Applying this view solved the enigma. The 3 verses alone seem to present a 2-year discrepancy at first. (The answer is within them).

Gen 5:32 When Noah was five hundred years old, he became the father of Shem, Ham, and Japheth.

Noah became Shem’s father when Noah was 500 years old, but that was at conception. Shem wouldn’t be born for 9 months. Noah was therefore 501 years older than Shem.

Gen 7:11 In the six hundredth year of Noah’s life, in the second month, on the seventeenth day of the month: it was on that day that all the fountains of the great abyss burst forth, and the floodgates of the sky were opened.

When the flood began, the amount of Noah’s “life” that had elapsed was 599 years, 1 month, 16 days. With the first 9 months having been in his mother’s womb, Noah would have been 598 years old when the flood began.

Shem would have been 97 when the flood began. (Noah’s 598 less their age difference of 501).

There are three ways to show the flood lasted just beyond one year, so that everyone’s age changed. The best example is through Noah’s one year ten days (i.e. the difference between his exact ages at the beginning and the end of the flood).

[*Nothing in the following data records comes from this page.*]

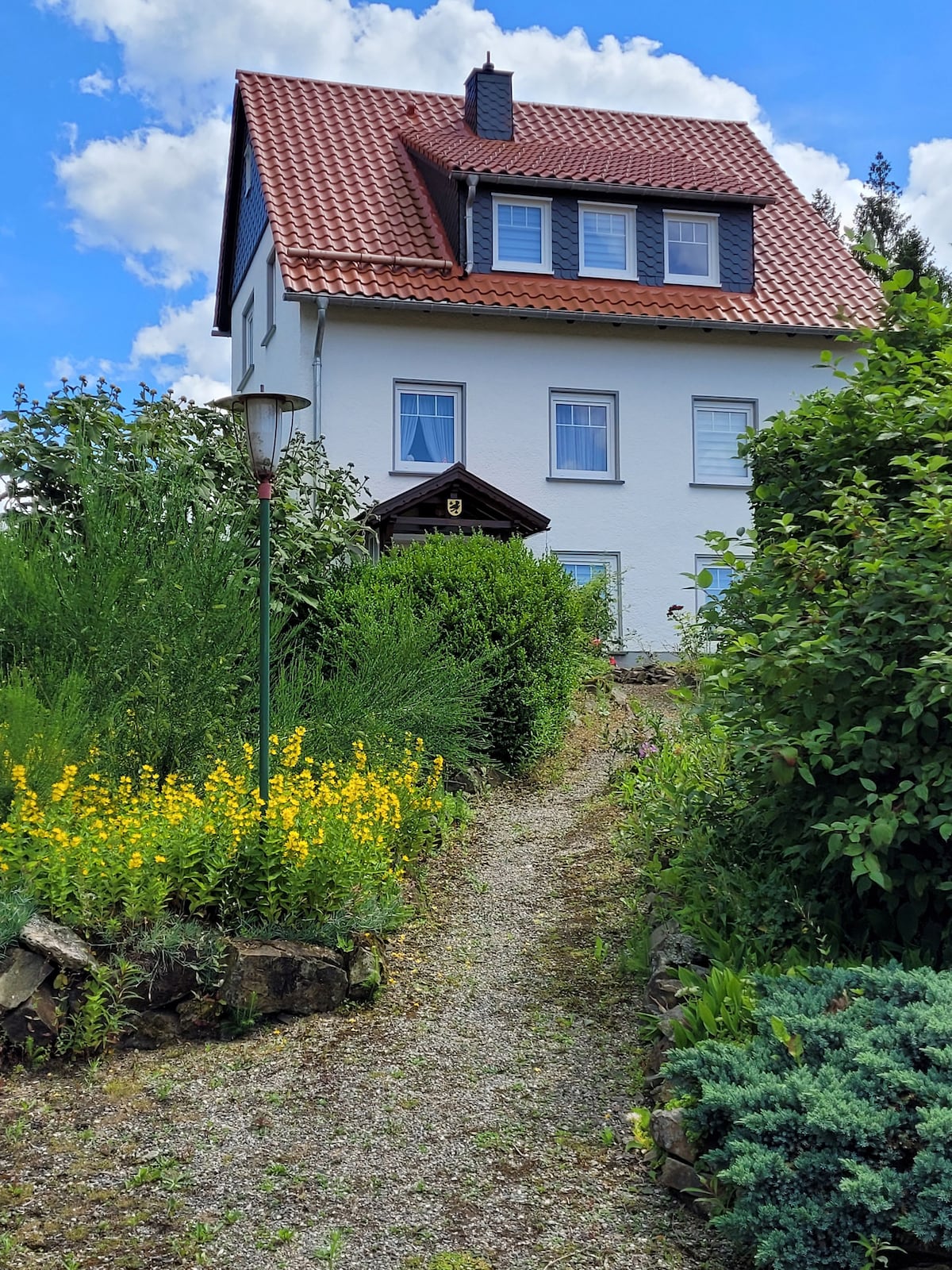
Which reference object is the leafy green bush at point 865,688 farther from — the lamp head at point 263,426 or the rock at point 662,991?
the lamp head at point 263,426

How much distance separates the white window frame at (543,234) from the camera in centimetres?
1766

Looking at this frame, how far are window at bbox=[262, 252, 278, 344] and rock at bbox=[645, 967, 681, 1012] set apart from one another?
50.4ft

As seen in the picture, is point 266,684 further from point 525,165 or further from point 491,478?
point 525,165

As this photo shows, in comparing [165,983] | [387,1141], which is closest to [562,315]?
[165,983]

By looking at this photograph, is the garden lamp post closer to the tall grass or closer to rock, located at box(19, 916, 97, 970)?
the tall grass

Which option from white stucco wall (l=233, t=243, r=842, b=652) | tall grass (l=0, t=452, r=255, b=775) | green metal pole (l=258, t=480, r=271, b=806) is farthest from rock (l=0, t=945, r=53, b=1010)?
white stucco wall (l=233, t=243, r=842, b=652)

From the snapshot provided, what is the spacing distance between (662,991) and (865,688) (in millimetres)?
1537

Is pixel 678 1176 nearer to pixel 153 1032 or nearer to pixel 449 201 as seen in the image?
pixel 153 1032

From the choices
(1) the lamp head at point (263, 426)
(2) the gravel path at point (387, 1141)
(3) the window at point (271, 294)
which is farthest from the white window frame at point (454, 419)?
(2) the gravel path at point (387, 1141)

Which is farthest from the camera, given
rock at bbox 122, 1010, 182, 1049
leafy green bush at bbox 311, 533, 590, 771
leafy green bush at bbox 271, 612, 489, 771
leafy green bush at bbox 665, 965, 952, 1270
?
leafy green bush at bbox 311, 533, 590, 771

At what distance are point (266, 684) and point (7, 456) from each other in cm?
449

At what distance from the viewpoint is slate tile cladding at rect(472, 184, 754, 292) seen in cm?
1750

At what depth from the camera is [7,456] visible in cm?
955

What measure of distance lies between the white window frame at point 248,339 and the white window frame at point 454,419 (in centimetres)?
451
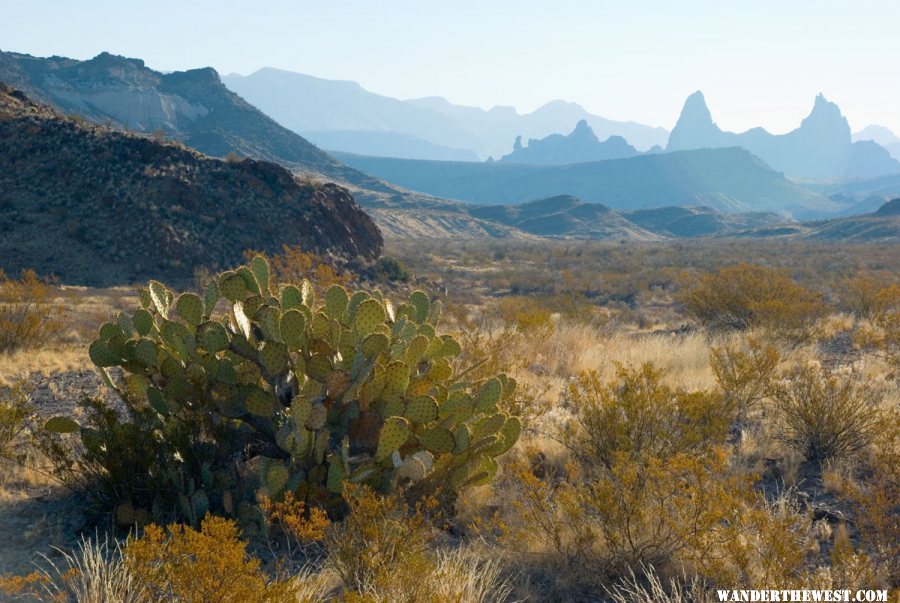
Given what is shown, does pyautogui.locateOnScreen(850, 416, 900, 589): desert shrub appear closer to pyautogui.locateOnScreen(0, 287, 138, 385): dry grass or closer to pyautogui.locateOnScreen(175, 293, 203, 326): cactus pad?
pyautogui.locateOnScreen(175, 293, 203, 326): cactus pad

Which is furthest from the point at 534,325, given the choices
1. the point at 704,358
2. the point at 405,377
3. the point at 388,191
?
the point at 388,191

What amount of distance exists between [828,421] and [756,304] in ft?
18.5

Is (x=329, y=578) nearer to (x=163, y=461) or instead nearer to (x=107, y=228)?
(x=163, y=461)

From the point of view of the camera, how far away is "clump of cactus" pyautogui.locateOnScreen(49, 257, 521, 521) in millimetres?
3971

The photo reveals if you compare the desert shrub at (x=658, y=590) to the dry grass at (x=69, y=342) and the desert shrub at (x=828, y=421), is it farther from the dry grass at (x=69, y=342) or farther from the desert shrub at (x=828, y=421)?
the dry grass at (x=69, y=342)

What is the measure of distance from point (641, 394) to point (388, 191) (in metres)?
91.5

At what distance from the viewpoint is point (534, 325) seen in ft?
30.1

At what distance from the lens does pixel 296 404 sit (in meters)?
3.80

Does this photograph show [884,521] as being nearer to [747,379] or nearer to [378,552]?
[378,552]

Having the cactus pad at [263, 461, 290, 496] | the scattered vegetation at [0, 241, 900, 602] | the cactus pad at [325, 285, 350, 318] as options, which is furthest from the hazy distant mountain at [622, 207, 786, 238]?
the cactus pad at [263, 461, 290, 496]

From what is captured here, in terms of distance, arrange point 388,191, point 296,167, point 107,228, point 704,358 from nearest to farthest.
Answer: point 704,358 < point 107,228 < point 296,167 < point 388,191

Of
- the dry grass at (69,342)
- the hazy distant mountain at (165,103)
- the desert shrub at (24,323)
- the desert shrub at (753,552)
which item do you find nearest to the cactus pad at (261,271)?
the desert shrub at (753,552)

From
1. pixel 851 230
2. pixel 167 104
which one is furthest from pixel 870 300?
pixel 167 104

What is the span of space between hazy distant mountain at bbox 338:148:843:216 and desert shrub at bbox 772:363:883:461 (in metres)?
162
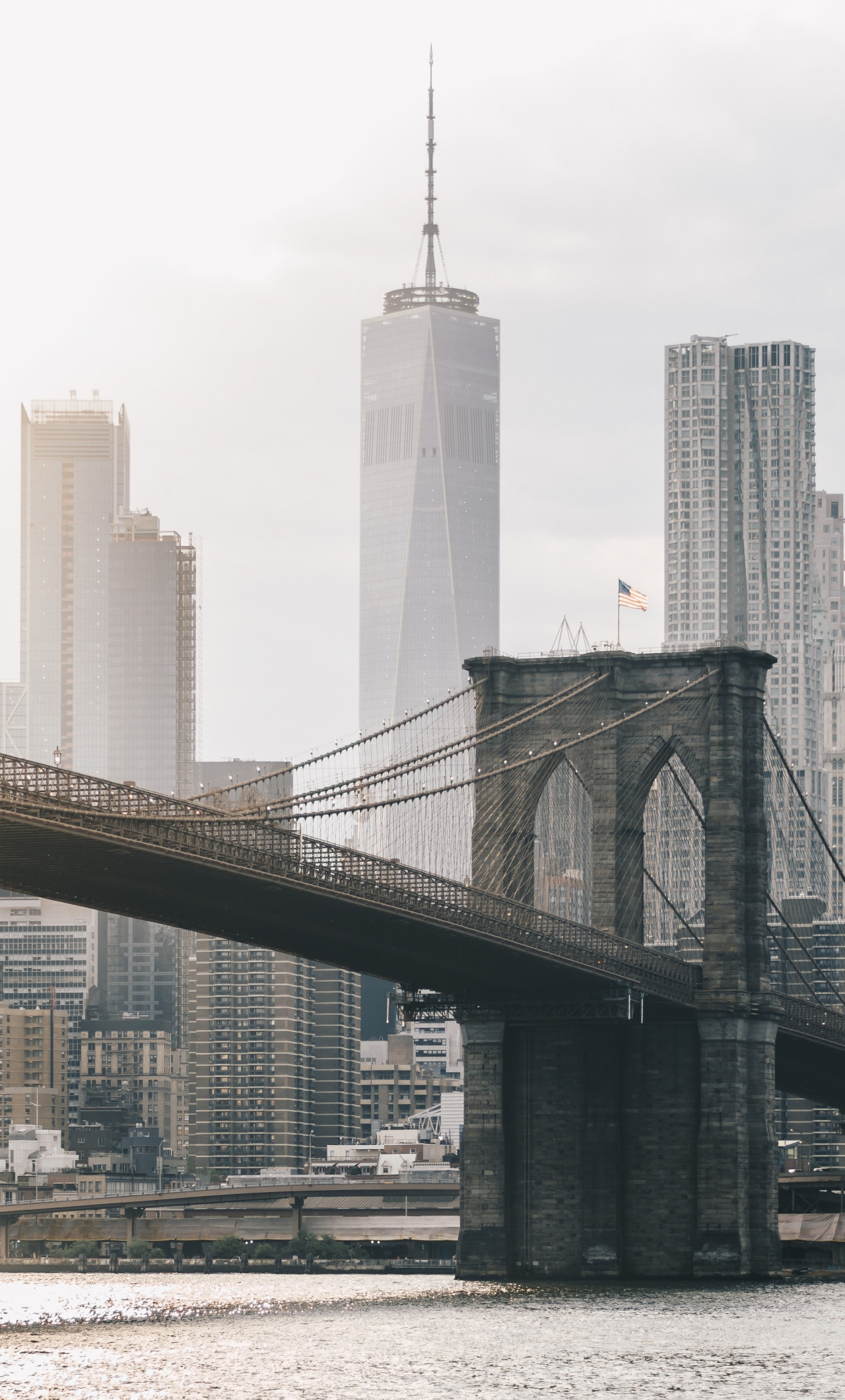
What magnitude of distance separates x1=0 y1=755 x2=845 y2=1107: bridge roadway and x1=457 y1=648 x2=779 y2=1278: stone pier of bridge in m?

Adding one year to Shem’s 97 at the start of the flood would have him 98 at the end. Two years later he would have been 100, as Gen 11:10 shows.

Gen 11:10 This is the record of the descendants of Shem. When Shem was one hundred years old, he became the father of Arpachshad, two years after the flood.

The math on this and 2 other enigmas will only work when applying the belief that “life”/childhood, fatherhood, and motherhood start simultaneously at conception, and that “age” and “years old” start at birth.

Noah was 598 years old when the flood began.